Department of Otolaryngology, Ajou University School of Medicine, Suwon, Republic of Korea.
Department of Biomedical Sciences, Ajou University Graduate School of Medicine, Suwon, Republic of Korea.
FASEB J. 2021 Jan;35(1):e21181. doi: 10.1096/fj.202001455R. Epub 2020 Nov 24.
Head and neck squamous cell carcinoma (HNSCC) metastasizes to the locoregional lymph nodes at high rates and is related to poor clinical outcomes. However, the mechanism by which cancer cells migrate to the lymph nodes is unclear. To address this, we established a conditioned medium culture system for HNSCC cells and lymphatic endothelial cells (LECs) and investigated their crosstalk. Stimulation with tumor-conditioned medium (TCM) activated LECs, resulting in a robust increase in cell proliferation to induce lymphatic hyperplasia.
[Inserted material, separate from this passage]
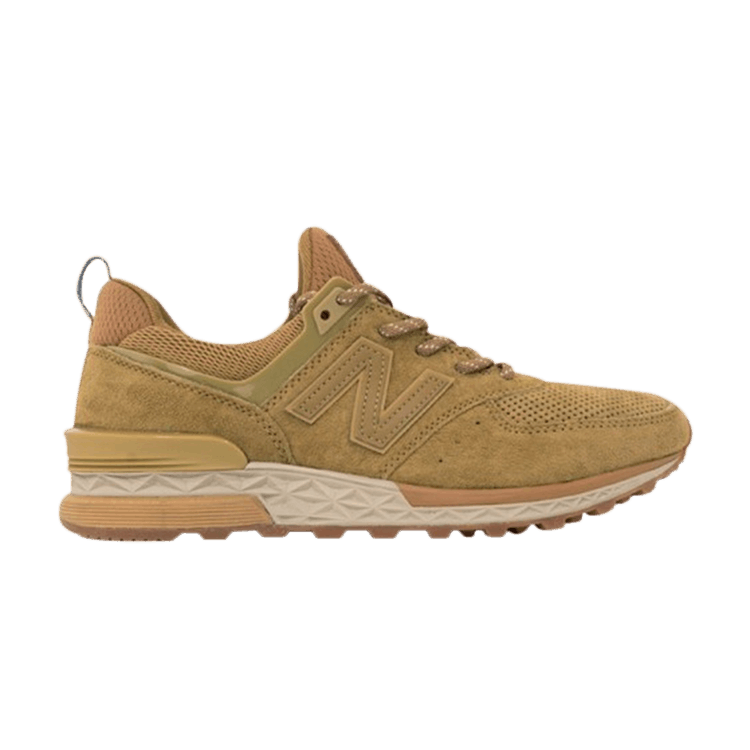 New Balance 574 Luxe Tan Gum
Further, stimulation of HNSCC cells with activated LEC Conditioned media (TCM-LEC CM) induced cell invasion. Among various chemokines, CXCL5 promoted the invasion of TCM-LEC CM-treated HNSCC cells. The level of CXCL5 protein was higher in cancer tissues than those in normal tissues from HNSCC patients. Furthermore, treatment with SB225002, a CXCR2 (CXCL5 receptor) inhibitor, resulted in decreased lymph node metastasis in vivo. In conclusion, inhibition of CXCL5-CXCR2 signaling between cancer cells and LECs suppresses cancer cell invasion and metastasis in vitro and in vivo. This novel therapeutic strategy might be a practical approach to the clinical management of HNSCC.
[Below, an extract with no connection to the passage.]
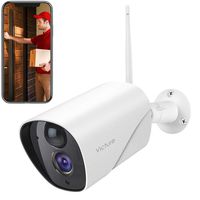 Victure 1080P Outdoor Security Camera IP65 Weatherproof Home Surveillance IP CCTV Camera 2.4G WiFi with Smart PIR Motion Detection/Night Vision/Two Way Audio Compatible with iOS & Android Systerm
头颈部鳞状细胞癌(HNSCC)转移至局部区域淋巴结的比率很高,与不良的临床结局相关。然而,癌细胞向淋巴结转移的机制尚不清楚。为了解决这个问题,我们建立了 HNSCC 细胞和淋巴管内皮细胞(LEC)的条件培养基培养系统,并研究了它们之间的串扰。肿瘤条件培养基(TCM)刺激激活了 LEC,导致细胞增殖显著增加,从而诱导淋巴管增生。此外,用激活的 LEC 条件培养基(TCM-LEC CM)刺激 HNSCC 细胞诱导细胞侵袭。在各种趋化因子中,CXCL5 促进了 TCM-LEC CM 处理的 HNSCC 细胞的侵袭。与 HNSCC 患者的正常组织相比,癌症组织中的 CXCL5 蛋白水平更高。此外,用 CXCR2(CXCL5 受体)抑制剂 SB225002 治疗,导致体内淋巴结转移减少。总之,抑制癌细胞和 LEC 之间的 CXCL5-CXCR2 信号通路可抑制体外和体内的癌细胞侵袭和转移。这种新的治疗策略可能是 HNSCC 临床管理的一种实用方法。